As you’ve been working on this you may find that certain ideas are standing out to you as more intriguing avenues for research. Now, pick one of these ideas and write one to two sentences describing your narrowed topic.

Step 4: Thinking of Synonyms

Next, underline at least 5-6 key terms and phrases in your description. Then, for each underlined word, come up with 2-3 synonyms, abbreviations, acronyms, or alternative terms to describe it. You can use a thesaurus (Links to an external site.) to help you with this. This step is crucial to finding useful sources to use in your paper because the sources you’re looking for may not appear if you search for one keyword but will appear with another.

Step 5: Searching the Library

The synonyms now give you a great list of keywords to use to search the Excelsior College Library for sources.

For this stage, we will NOT be using Google or other internet search engines to find sources. It is important to first understand how to effectively use our Excelsior College Library to find appropriate, scholarly sources. While you can find these types of sources through a Google search as well, you often have to search through and distinguish between many inappropriate sources as well. In later weeks, we’ll learn more about assessing the validity of information on the internet.

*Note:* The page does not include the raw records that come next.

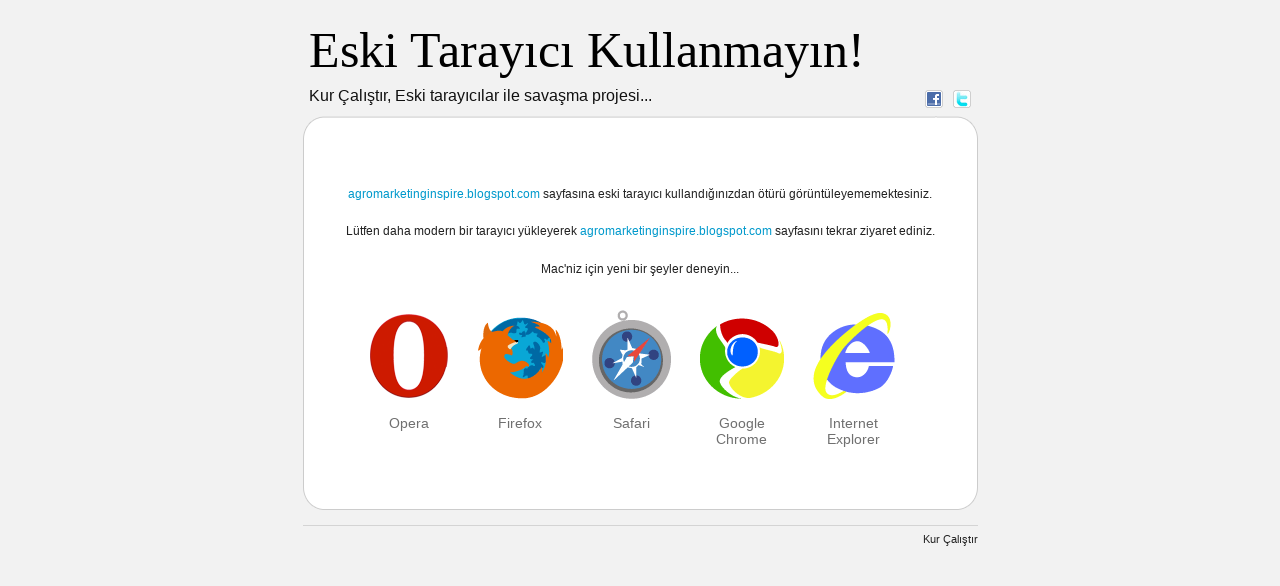

--- FILE ---
content_type: text/html
request_url: http://www.kurcalistir.com/mg/tasdevrindenkalmatarayicilar/?what=agromarketinginspire.blogspot.com
body_size: 1735
content:
<!DOCTYPE html PUBLIC "-//W3C//DTD XHTML 1.0 Strict//EN" SYSTEM "http://www.w3.org/TR/xhtml1/DTD/xhtml1-strict.dtd">
<html xmlns="http://www.w3.org/1999/xhtml" xml:lang="en" lang="en">
  
<meta http-equiv="Content-Type" content="text/html;charset=UTF-8">
<head>
    
    <title>Kur Çalıştır | Web Tasarım</title>
    <meta name="description" content="Kur Çalıştır | Eski tarayıcı kullanmayın! Eski tarayıcılar ile savaşma projesi...">
    <link rel="stylesheet" href="files/resets00.css" media="all">
    <link rel="stylesheet" href="files/screen00.css" media="all">
    <link rel="shortcut icon" href="../favicon.ico" />
	<!--[if IE 6]><link rel="stylesheet" href="/css/screen-ie6.css" /><![endif]-->
    <script type="text/javascript" src="files/browser0.js"></script><script type="text/javascript" src="files/app00000.js"></script>
  </head>
  <body id="browser" class="tr">
    <div id="wrapper">
      <div id="header">
        <h1><a href="http://www.mavigen.com" style="font-family:Georgia, 'Times New Roman', Times, serif; font-size:50px">Eski Tarayıcı Kullanmayın!</a></h1>
        <h2>Kur Çalıştır, Eski tarayıcılar ile savaşma projesi...</h2>
        <h4>Paylaş:</h4>
        <ul id="share">
          <li id="facebook"><a href="http://www.facebook.com/mavigenc" onclick="window.open(this.href); return false;">Facebook</a></li>
          <li id="twitter"><a href="https://twitter.com/#!/mavigen" onclick="window.open(this.href); return false;">Twitter</a></li>
        </ul>
        <br style="clear: both;">
      </div>
      
      
      
    <div class="content">
      <div class="content-top" id="content-top"></div>
      <h3 style="color:#232323"><a href="http://agromarketinginspire.blogspot.com" style="color:#09C;">agromarketinginspire.blogspot.com</a> sayfasına eski tarayıcı kullandığınızdan ötürü görüntüleyememektesiniz.</h3><span class="hee3" style="margin-top:10px">Lütfen daha modern bir tarayıcı yükleyerek <a href="http://agromarketinginspire.blogspot.com">agromarketinginspire.blogspot.com</a> sayfasını tekrar ziyaret ediniz.</span><span class="hee3" style="margin-top:40px"><span id="platform_name"></span>'niz için yeni bir şeyler deneyin...</span>
		<h3 style="margin:5px 0px">&nbsp;</h3>
      <ul id="browsers">
      	<span id="browser-0"></span>
      	<span id="browser-1"></span>
      	<span id="browser-2"></span>
      	<span id="browser-3"></span>
      	<span id="browser-4"></span>
      </ul>
      
      <ul id="browsers-hide">
        <span class="browser"><li class="opera" id="opera"><a href="http://www.opera.com/" onclick="window.open(this.href); return false;">Opera</a></li></span>
        <span class="browser"><li class="chrome" id="chrome"><a href="http://www.google.com/chrome/index.html?&amp;hl=en&amp;brand=CHOF&amp;utm_campaign=en&amp;utm_source=en-et-whatbrowser&amp;utm_medium=et" onclick="window.open(this.href); return false;">Google Chrome</a></li></span>
        <span class="browser"><li class="firefox" id="firefox"><a href="http://www.mozilla.com/en-US/firefox/firefox.html" onclick="window.open(this.href); return false;">Firefox</a></li></span>
        <span class="browser"><li class="ie" id="ie"><a href="http://www.microsoft.com/windows/internet-explorer/default.aspx" onclick="window.open(this.href); return false;">Internet Explorer</a></li></span>
        <span class="browser"><li class="safari" id="safari"><a href="http://www.apple.com/safari/" onclick="window.open(this.href); return false;">Safari</a></li></span>
      </ul>

      <br style="clear: both;">
    </div>
    <script type="text/javascript">
			ready(App.reorderBrowsers);
			ready(App.affectIcons);
    </script>

      <div id="footer">
        <p id="credits"><a href="http://www.kurcalistir.com" target="_blank" style="color:#232323; text-decoration:none">Kur Çalıştır</a></p>
      </div>
    </div>

  </body>
</html>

Begin by going to the Library Home page (Links to an external site.) and using the OneSearch tool. Try several combinations of your keywords and synonyms to see what types of sources come up. (Tip: view Library searching tips and tricks (Links to an external site.) and try using search tricks like AND, OR, *, or “ ” to change your results). Then, try an Advanced Search (Links to an external site.) within the OneSearch tool to narrow your results further. View the following video on conducting an Advanced Search. (Links to an external site.) In addition to changing your keywords and filters, trying limiting your results by date (look for more recent articles) or by source type (look for Scholarly Peer-Reviewed Journals). This will help you find higher-quality sources that are more likely to be useful to you in later weeks.

Find at least 6 sources that are relevant to your topic. They can be ebooks, journal articles, encyclopedia articles, news, and periodicals, etc. You may use the source you found last week if it still relates to your more narrowed topic. If not, scrap it and start fresh. The sources you find this week may not end up being the final sources you use for your paper, but they are a good way to get started on your narrower area of focus.